*** Passage shown ***

Bill Text: NJ A473 | 2014-2015 | Regular Session | Introduced
Bill Title: Allows corporation business tax or gross income tax credits to developers for certain capital investments for repurposing qualified health care facilities.
Spectrum: Partisan Bill (Democrat 7-0)
Status: (Introduced - Dead) 2014-01-16 - Introduced, Referred to Assembly Commerce and Economic Development Committee [A473 Detail]
Download: New_Jersey-2014-A473-Introduced.html
STATE OF NEW JERSEY
216th LEGISLATURE
PRE-FILED FOR INTRODUCTION IN THE 2014 SESSION
Sponsored by:
Assemblyman JERRY GREEN
District 22 (Middlesex, Somerset and Union)
Assemblywoman SHAVONDA E. SUMTER
District 35 (Bergen and Passaic)
Assemblyman PATRICK J. DIEGNAN, JR.
District 18 (Middlesex)
Assemblywoman BONNIE WATSON COLEMAN
District 15 (Hunterdon and Mercer)
Assemblyman THOMAS P. GIBLIN
District 34 (Essex and Passaic)
Co-Sponsored by:
Assemblywoman Spencer
SYNOPSIS
Allows corporation business tax or gross income tax credits to developers for certain capital investments for repurposing qualified health care facilities.
CURRENT VERSION OF TEXT
Introduced Pending Technical Review by Legislative Counsel
An Act allowing corporation business tax or gross income tax credits to developers for certain capital investments for repurposing qualified health care facilities, supplementing Title 34 of the Revised Statutes.
Be It Enacted by the Senate and General Assembly of the State of New Jersey:
1. This act shall be known and may be cited as the "Health Care Facility Repurposing and Revitalization Tax Credit Act."
2. As used in this act:
"Authority" means the New Jersey Economic Development Authority established by section 4 of P.L.1974, c.80 (C.34:1B-4).
"Developer" means a person who undertakes the repurposing of a qualified health care facility.
"Capital investment" in a qualified health care facility means expenses incurred after the effective date of P.L. , c. (C. ) (pending before the Legislature as this bill) for: the acquisition, site preparation and construction, repair, renovation, improvement, equipping, or furnishing of a building, structure, facility or improvement to real property.
"Full-time employee" means a person employed for consideration for at least 35 hours a week, or who renders any other standard of service generally accepted by custom or practice as full-time employment and whose wages are subject to withholding as provided in the "New Jersey Gross Income Tax Act," N.J.S.54A:1-1 et seq., or who is a partner of a partnership who works for the partnership for at least 35 hours a week, or who renders any other standard of service generally accepted by custom or practice as full-time employment, and whose distributive share of income, gain, loss, or deduction, or whose guaranteed payments, or any combination thereof, is subject to the payment of estimated taxes, as provided in the "New Jersey Gross Income Tax Act," N.J.S.54A:1-1 et seq., and includes only a person whose employer provides employee health benefits under a group health plan as defined under section 14 of P.L.1997, c.146 (C.17B:27-54), a health benefits plan as defined under section 1 of P.L.1992, c.162 (C.17B:27A-17), or a policy or contract of health insurance covering more than one person issued pursuant to Article 2 of Title 17B of the New Jersey Statutes. "Full-time employee" shall not include any person who works as an independent contractor or on a consulting basis for the business.

***

◆ **Exercise set**
1. Translate this sentence from the bill above into Spanish: "Developer" means a person who undertakes the repurposing of a qualified health care facility.
2. Reproduce word for word the part of the bill above that runs from "Bill Text: NJ" up to and including "J. DIEGNAN, JR.".

*** Listing ***

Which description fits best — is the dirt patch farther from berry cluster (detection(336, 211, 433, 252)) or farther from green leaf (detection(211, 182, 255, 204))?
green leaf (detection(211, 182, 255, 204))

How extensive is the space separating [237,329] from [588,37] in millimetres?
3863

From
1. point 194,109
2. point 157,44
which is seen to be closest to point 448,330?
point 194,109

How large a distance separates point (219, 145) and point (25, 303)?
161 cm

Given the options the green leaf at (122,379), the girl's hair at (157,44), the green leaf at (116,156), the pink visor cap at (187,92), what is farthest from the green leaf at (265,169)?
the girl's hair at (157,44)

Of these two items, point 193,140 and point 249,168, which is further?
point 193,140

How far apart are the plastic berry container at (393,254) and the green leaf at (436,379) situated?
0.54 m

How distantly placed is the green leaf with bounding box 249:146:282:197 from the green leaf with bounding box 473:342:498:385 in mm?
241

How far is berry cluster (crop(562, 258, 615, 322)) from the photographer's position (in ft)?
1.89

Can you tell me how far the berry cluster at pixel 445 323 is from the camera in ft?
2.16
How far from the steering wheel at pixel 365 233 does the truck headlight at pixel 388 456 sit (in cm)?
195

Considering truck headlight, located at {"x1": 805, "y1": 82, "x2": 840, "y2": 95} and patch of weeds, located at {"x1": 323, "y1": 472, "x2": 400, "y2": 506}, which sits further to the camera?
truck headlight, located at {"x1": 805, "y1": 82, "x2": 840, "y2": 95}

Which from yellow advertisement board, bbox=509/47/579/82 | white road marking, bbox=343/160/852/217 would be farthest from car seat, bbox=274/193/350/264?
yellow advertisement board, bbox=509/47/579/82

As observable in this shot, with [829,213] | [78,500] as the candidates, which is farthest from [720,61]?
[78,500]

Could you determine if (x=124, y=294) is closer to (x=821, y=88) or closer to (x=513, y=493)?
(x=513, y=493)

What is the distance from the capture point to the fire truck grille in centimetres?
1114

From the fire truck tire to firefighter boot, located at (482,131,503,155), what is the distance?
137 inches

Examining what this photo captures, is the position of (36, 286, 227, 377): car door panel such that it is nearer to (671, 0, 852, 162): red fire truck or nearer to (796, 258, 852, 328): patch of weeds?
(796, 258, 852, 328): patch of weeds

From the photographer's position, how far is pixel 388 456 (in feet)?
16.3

***

◆ **Answers provided**
1. "Promotor" significa una persona que emprende la reconversión de un establecimiento de atención médica calificado.

2.
Bill Text: NJ A473 | 2014-2015 | Regular Session | Introduced
Bill Title: Allows corporation business tax or gross income tax credits to developers for certain capital investments for repurposing qualified health care facilities.
Spectrum: Partisan Bill (Democrat 7-0)
Status: (Introduced - Dead) 2014-01-16 - Introduced, Referred to Assembly Commerce and Economic Development Committee [A473 Detail]
Download: New_Jersey-2014-A473-Introduced.html
STATE OF NEW JERSEY
216th LEGISLATURE
PRE-FILED FOR INTRODUCTION IN THE 2014 SESSION
Sponsored by:
Assemblyman JERRY GREEN
District 22 (Middlesex, Somerset and Union)
Assemblywoman SHAVONDA E. SUMTER
District 35 (Bergen and Passaic)
Assemblyman PATRICK J. DIEGNAN, JR.